The issues McEwan raises in this strange, brilliant novel provoke serious thought. One doesn’t have to believe that a fetus in the womb could be a genius, keenly observant of adult activities around him, to be led to reflect on how our actions and words, and even our thoughts, can affect the generation coming after us in ways we would never expect. But Nutshell goes far deeper than that, to the heart of how we form a moral understanding of the world.
Our nameless narrator is hardly a blank slate, but how does he come to believe in goodness, and more than that, to desire it? He has listened to the same teachings his mother has, but she turns away from morality even as he gropes his way, with many stops and starts, towards it. What makes the difference? Could there be something inside each of us that whispers of the existence of goodness — the image of God implanted in our natures? Something that love might spur us to accept, or that anger and vengeance might tempt us to reject?
There is something, certainly, that at last impels our narrator to make a fateful decision. He is small and limited and helpless, but the one choice he is able to make can be used by forces greater than himself to avenge what he could not prevent.

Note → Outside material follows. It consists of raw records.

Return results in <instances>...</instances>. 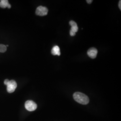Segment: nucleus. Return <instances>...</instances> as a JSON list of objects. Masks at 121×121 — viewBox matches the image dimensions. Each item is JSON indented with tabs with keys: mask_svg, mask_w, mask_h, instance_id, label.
I'll return each instance as SVG.
<instances>
[{
	"mask_svg": "<svg viewBox=\"0 0 121 121\" xmlns=\"http://www.w3.org/2000/svg\"><path fill=\"white\" fill-rule=\"evenodd\" d=\"M73 97L74 100L79 104H86L89 102L88 97L85 94L80 92H75L73 94Z\"/></svg>",
	"mask_w": 121,
	"mask_h": 121,
	"instance_id": "1",
	"label": "nucleus"
},
{
	"mask_svg": "<svg viewBox=\"0 0 121 121\" xmlns=\"http://www.w3.org/2000/svg\"><path fill=\"white\" fill-rule=\"evenodd\" d=\"M25 107L28 111H33L37 108V105L33 101L28 100L25 102Z\"/></svg>",
	"mask_w": 121,
	"mask_h": 121,
	"instance_id": "2",
	"label": "nucleus"
},
{
	"mask_svg": "<svg viewBox=\"0 0 121 121\" xmlns=\"http://www.w3.org/2000/svg\"><path fill=\"white\" fill-rule=\"evenodd\" d=\"M6 86L7 91L9 93H12L15 90L17 86V84L15 81L12 80L9 81Z\"/></svg>",
	"mask_w": 121,
	"mask_h": 121,
	"instance_id": "3",
	"label": "nucleus"
},
{
	"mask_svg": "<svg viewBox=\"0 0 121 121\" xmlns=\"http://www.w3.org/2000/svg\"><path fill=\"white\" fill-rule=\"evenodd\" d=\"M48 13V9L46 7L39 6L37 8L35 11L36 15L40 16H43L46 15Z\"/></svg>",
	"mask_w": 121,
	"mask_h": 121,
	"instance_id": "4",
	"label": "nucleus"
},
{
	"mask_svg": "<svg viewBox=\"0 0 121 121\" xmlns=\"http://www.w3.org/2000/svg\"><path fill=\"white\" fill-rule=\"evenodd\" d=\"M98 53V51L95 48H89L87 52L88 56L92 59H94L96 57Z\"/></svg>",
	"mask_w": 121,
	"mask_h": 121,
	"instance_id": "5",
	"label": "nucleus"
},
{
	"mask_svg": "<svg viewBox=\"0 0 121 121\" xmlns=\"http://www.w3.org/2000/svg\"><path fill=\"white\" fill-rule=\"evenodd\" d=\"M69 24L71 26L70 30L73 31L75 33H76L78 31V29L77 23L74 21L71 20L69 22Z\"/></svg>",
	"mask_w": 121,
	"mask_h": 121,
	"instance_id": "6",
	"label": "nucleus"
},
{
	"mask_svg": "<svg viewBox=\"0 0 121 121\" xmlns=\"http://www.w3.org/2000/svg\"><path fill=\"white\" fill-rule=\"evenodd\" d=\"M51 53L53 55L60 56V48L58 46H55L52 48Z\"/></svg>",
	"mask_w": 121,
	"mask_h": 121,
	"instance_id": "7",
	"label": "nucleus"
},
{
	"mask_svg": "<svg viewBox=\"0 0 121 121\" xmlns=\"http://www.w3.org/2000/svg\"><path fill=\"white\" fill-rule=\"evenodd\" d=\"M9 4L8 0H1L0 2V7L2 8H5L8 7Z\"/></svg>",
	"mask_w": 121,
	"mask_h": 121,
	"instance_id": "8",
	"label": "nucleus"
},
{
	"mask_svg": "<svg viewBox=\"0 0 121 121\" xmlns=\"http://www.w3.org/2000/svg\"><path fill=\"white\" fill-rule=\"evenodd\" d=\"M7 50V47L4 44H0V52H4Z\"/></svg>",
	"mask_w": 121,
	"mask_h": 121,
	"instance_id": "9",
	"label": "nucleus"
},
{
	"mask_svg": "<svg viewBox=\"0 0 121 121\" xmlns=\"http://www.w3.org/2000/svg\"><path fill=\"white\" fill-rule=\"evenodd\" d=\"M69 33H70V35L71 36H74V35H75V34H76V33L72 31H71V30H70Z\"/></svg>",
	"mask_w": 121,
	"mask_h": 121,
	"instance_id": "10",
	"label": "nucleus"
},
{
	"mask_svg": "<svg viewBox=\"0 0 121 121\" xmlns=\"http://www.w3.org/2000/svg\"><path fill=\"white\" fill-rule=\"evenodd\" d=\"M9 80H8V79H5L4 81V84L6 85H7V84L9 82Z\"/></svg>",
	"mask_w": 121,
	"mask_h": 121,
	"instance_id": "11",
	"label": "nucleus"
},
{
	"mask_svg": "<svg viewBox=\"0 0 121 121\" xmlns=\"http://www.w3.org/2000/svg\"><path fill=\"white\" fill-rule=\"evenodd\" d=\"M86 1L87 3H88V4H91L93 1H92V0H87Z\"/></svg>",
	"mask_w": 121,
	"mask_h": 121,
	"instance_id": "12",
	"label": "nucleus"
},
{
	"mask_svg": "<svg viewBox=\"0 0 121 121\" xmlns=\"http://www.w3.org/2000/svg\"><path fill=\"white\" fill-rule=\"evenodd\" d=\"M121 0H120L119 1V5H118V6H119V9H120V10H121Z\"/></svg>",
	"mask_w": 121,
	"mask_h": 121,
	"instance_id": "13",
	"label": "nucleus"
},
{
	"mask_svg": "<svg viewBox=\"0 0 121 121\" xmlns=\"http://www.w3.org/2000/svg\"><path fill=\"white\" fill-rule=\"evenodd\" d=\"M11 7V5H10V4H8L7 8H9V9H10Z\"/></svg>",
	"mask_w": 121,
	"mask_h": 121,
	"instance_id": "14",
	"label": "nucleus"
}]
</instances>
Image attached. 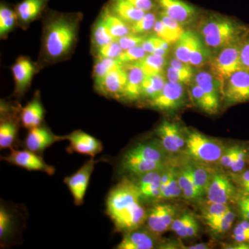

It’s not giving away too much to reveal that our narrator’s last words to us are “The rest is chaos” (one last twist on Hamlet, whose final words are “The rest is silence”). But the reader, though understanding of his viewpoint, may not quite be inclined to agree with him. We’ve watched him battle his way past obstacles both physical and emotional, in pursuit of the justice he has come to believe in, even though he has every reason not to. The veneer of jadedness, constructed in response to unutterable bleakness, masks the stirring of something nobler in his character. He leaves us with a tiny glimmer of hope — hope that despite the brutalizing effect of what Hamlet called “the thousand natural shocks that flesh is heir to,” one can still live a life of meaning and purpose.